ProtonVPN — From $4.99/mo (Commission: ~$25)

Four consecutive no-logs audits (Securitum)
Swiss jurisdiction with strong privacy laws
Handled the GDPR request poorly (canned response) — but the VPN itself is solid
Commission: ~$25/sale (disclosed)

Why not Surfshark? They passed the GDPR test with flying colors, but they’re owned by Nord Security — the same company whose other product (NordVPN) failed miserably. Read our Surfshark review for the full picture.

The Bottom Line

Nine out of ten VPN companies failed a basic legal privacy test.

These are companies that spend hundreds of millions on marketing telling you they protect your privacy. They buy YouTube sponsorships. They pay influencers. They run scary ads about hackers on public WiFi. They promise military-grade encryption and no-logs policies.

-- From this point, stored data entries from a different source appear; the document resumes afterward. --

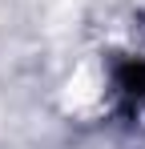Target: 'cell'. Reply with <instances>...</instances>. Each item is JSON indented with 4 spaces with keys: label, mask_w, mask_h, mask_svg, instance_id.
I'll list each match as a JSON object with an SVG mask.
<instances>
[{
    "label": "cell",
    "mask_w": 145,
    "mask_h": 149,
    "mask_svg": "<svg viewBox=\"0 0 145 149\" xmlns=\"http://www.w3.org/2000/svg\"><path fill=\"white\" fill-rule=\"evenodd\" d=\"M117 93L129 101V105H137V109L145 105V61H129V65H121V73H117Z\"/></svg>",
    "instance_id": "obj_1"
}]
</instances>
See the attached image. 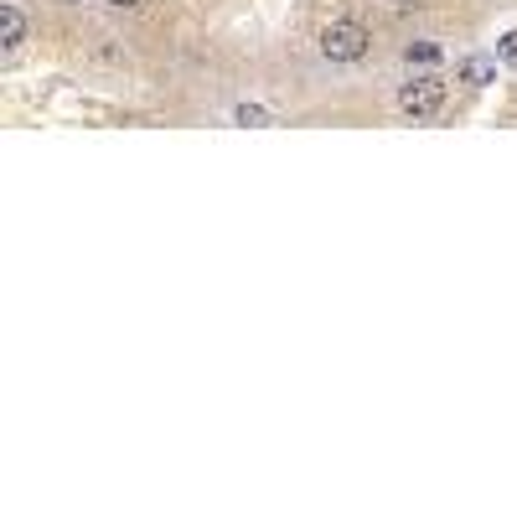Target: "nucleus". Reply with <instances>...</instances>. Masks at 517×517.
I'll use <instances>...</instances> for the list:
<instances>
[{"mask_svg": "<svg viewBox=\"0 0 517 517\" xmlns=\"http://www.w3.org/2000/svg\"><path fill=\"white\" fill-rule=\"evenodd\" d=\"M399 109H404V114H414V119H435V114L445 109V83H440L435 73L409 78V83L399 88Z\"/></svg>", "mask_w": 517, "mask_h": 517, "instance_id": "nucleus-2", "label": "nucleus"}, {"mask_svg": "<svg viewBox=\"0 0 517 517\" xmlns=\"http://www.w3.org/2000/svg\"><path fill=\"white\" fill-rule=\"evenodd\" d=\"M393 6H399V11H414V6H419V0H393Z\"/></svg>", "mask_w": 517, "mask_h": 517, "instance_id": "nucleus-8", "label": "nucleus"}, {"mask_svg": "<svg viewBox=\"0 0 517 517\" xmlns=\"http://www.w3.org/2000/svg\"><path fill=\"white\" fill-rule=\"evenodd\" d=\"M497 57H502V63H517V32H507V37H502Z\"/></svg>", "mask_w": 517, "mask_h": 517, "instance_id": "nucleus-6", "label": "nucleus"}, {"mask_svg": "<svg viewBox=\"0 0 517 517\" xmlns=\"http://www.w3.org/2000/svg\"><path fill=\"white\" fill-rule=\"evenodd\" d=\"M497 78V57H461V83H471V88H486Z\"/></svg>", "mask_w": 517, "mask_h": 517, "instance_id": "nucleus-3", "label": "nucleus"}, {"mask_svg": "<svg viewBox=\"0 0 517 517\" xmlns=\"http://www.w3.org/2000/svg\"><path fill=\"white\" fill-rule=\"evenodd\" d=\"M0 26H6V47L16 52V47H21V37H26V21H21V11H16V6H0Z\"/></svg>", "mask_w": 517, "mask_h": 517, "instance_id": "nucleus-4", "label": "nucleus"}, {"mask_svg": "<svg viewBox=\"0 0 517 517\" xmlns=\"http://www.w3.org/2000/svg\"><path fill=\"white\" fill-rule=\"evenodd\" d=\"M238 119H243V125H264V109H249V104H243Z\"/></svg>", "mask_w": 517, "mask_h": 517, "instance_id": "nucleus-7", "label": "nucleus"}, {"mask_svg": "<svg viewBox=\"0 0 517 517\" xmlns=\"http://www.w3.org/2000/svg\"><path fill=\"white\" fill-rule=\"evenodd\" d=\"M368 26L362 21H331V26H321V57L326 63H357L362 52H368Z\"/></svg>", "mask_w": 517, "mask_h": 517, "instance_id": "nucleus-1", "label": "nucleus"}, {"mask_svg": "<svg viewBox=\"0 0 517 517\" xmlns=\"http://www.w3.org/2000/svg\"><path fill=\"white\" fill-rule=\"evenodd\" d=\"M109 6H140V0H109Z\"/></svg>", "mask_w": 517, "mask_h": 517, "instance_id": "nucleus-9", "label": "nucleus"}, {"mask_svg": "<svg viewBox=\"0 0 517 517\" xmlns=\"http://www.w3.org/2000/svg\"><path fill=\"white\" fill-rule=\"evenodd\" d=\"M404 57H409V68H414V63H419V68H435V63H440V47H435V42H409Z\"/></svg>", "mask_w": 517, "mask_h": 517, "instance_id": "nucleus-5", "label": "nucleus"}]
</instances>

Then someone asks them to prove they respect your data rights — a legal requirement, not a favor — and 90% of them can’t do it.

NordVPN couldn’t respond in 8 weeks. Hotspot Shield sent unreadable garbage. ProtonVPN pointed to their privacy policy. Only Surfshark — ironically owned by the same company as NordVPN — treated it like the legal obligation it is.

If they can’t handle GDPR, do you really need a VPN from companies like these? Maybe the answer is free privacy tools that actually work — for $0.

Don’t Trust Me — Verify Everything

Full disclosure: I make money from ProtonVPN (~$25/sale) and $0 from Mullvad. I called out ProtonVPN’s GDPR failure in this article despite being their affiliate. NordVPN, ExpressVPN, and Surfshark offer $60-150/sale — I’m not recommending them.